Eine magische und ergreifende Neuinterpretation
Was ist eigentlich passiert, nachdem Wendy und ihre Brüder aus dem Nimmerland geflohen sind? Daran knüpft A.C. Wise mit ihrer Erzählung an. Und um ganz ehrlich zu sein: Wie sollte es Wendy schon ergehen, ...
Was ist eigentlich passiert, nachdem Wendy und ihre Brüder aus dem Nimmerland geflohen sind? Daran knüpft A.C. Wise mit ihrer Erzählung an. Und um ganz ehrlich zu sein: Wie sollte es Wendy schon ergehen, in einer Zeit, die noch viel stärker als heute patriarchal geprägt war? Ihre Erlebnisse mit Peter Pan ließen sie nie ganz los und so wurde sie in ein Sanatorium eingewiesen, da ihre Erzählungen als Hirngespinste abgetan wurden. Nach einigen Jahren wird sie verheiratet, und obwohl die Erinnerungen an das größte Abenteuer ihrer Kindheit immer noch real und greifbar sind, wünscht Wendy sich nichts mehr, als dass sie endlich verblassen. Just in dieser Zeit kehrt Peter Pan zurück. Da eine erwachsene Frau nicht in sein Beuteschema passt, nimmt er Wendys Tochter mit – und ahnt nicht, wozu eine Mutter in Angst um ihr Kind fähig sein kann.
Der Autorin ist es gelungen, eine düstere und gleichzeitig wunderschöne Welt zu erschaffen, die sowohl in Neverland als auch im realen Leben von Wendy in London spielt.

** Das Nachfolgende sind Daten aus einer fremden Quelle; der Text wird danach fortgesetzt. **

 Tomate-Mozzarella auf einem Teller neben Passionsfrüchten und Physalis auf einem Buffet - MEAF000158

Die Mischung aus realistischen Szenen im Londoner Alltag und den fantastischen Elementen in Neverland schafft eine fesselnde Atmosphäre, die den Leser auf eine emotionale Reise mitnimmt. Die Darstellung von Wendys Kampf mit den Erinnerungen an Neverland und den Herausforderungen des Erwachsenwerdens in einer von Sexismus und Unterdrückung geprägten Welt ist echt beeindruckend.

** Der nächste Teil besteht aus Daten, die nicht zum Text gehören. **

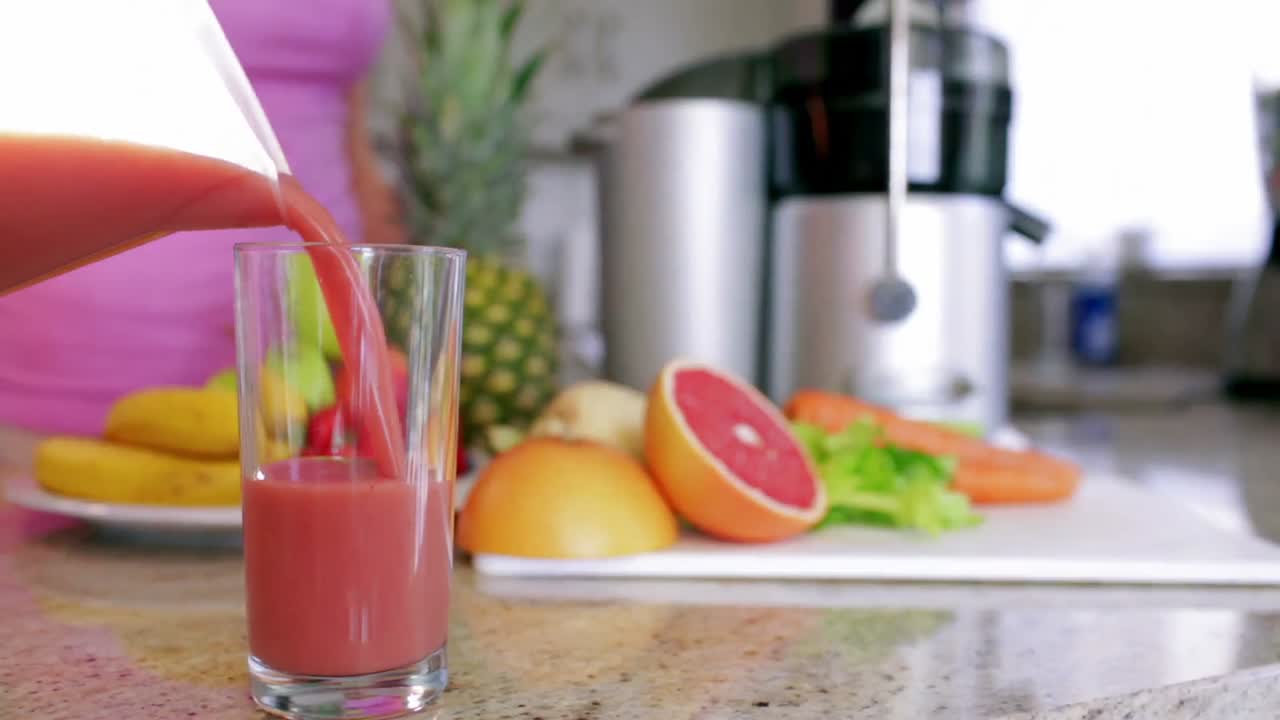 Kvinne som heller fersk frukt- og grønnsaksjuice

Auch im Disney-Original ist Peter nur äußerlich der charmante Sunnyboy. Seine dunklen Charakterzüge lassen sich jedoch auch hier schon erahnen und werden von der Autorin weiter vertieft. Während die junge Wendy freiwillig mit Peter ins Nimmerland geflogen ist, gleicht Janes Aufenthalt dort eher dem einer Geisel. Sie empfindet Peter als gemein und hinterhältig. Wendy jedoch hat sich auch verändert. War sie früher naiv, weiß sie nun ganz genau, was sie will und würde alles geben, das zu erreichen.
Man wird in verschiedenen Zeitsträngen durch die Geschichte geführt. Jane und Wendy in der Gegenwart, aber auch Wendys Vergangenheit im Sanatorium werden beleuchtet. Die Autorin hat gut recherchiert und Wendys Horrortrip in einer medizinischen Einrichtung, die ihr ja eher bei der Genesung helfen sollte, sehr authentisch dargestellt. Die Autorin thematisiert darüber hinaus die Unfähigkeit, erwachsen zu werden, verkörpert durch Peter Pan. Dieser Konflikt zwischen Kindheitsträumen und erwachsener Realität wird sehr einfühlsam beleuchtet und verleiht der Geschichte sowohl Authentizität als auch eine tiefere Ebene.
Die Atmosphäre ist teilweise wirklich beklemmend, gerade wenn es darum geht, was Wendy alles verloren hat oder aufgeben musste. Mit der bunten und kindlichen Geschichte von Disney hat diese Erzählung nicht mehr viel gemeinsam.
Fazit: Man muss in der richtigen Stimmung sein, dieses Buch auf sich wirken lassen können, damit es sein volles Potential entfalten und einen mitreißen kann. Ich würde nicht von einem klassischen Pageturner sprechen, dennoch hatte mich das Buch schnell am Haken. Eine magische und ergreifende Neuinterpretation, die ich sehr gerne weiterempfehle.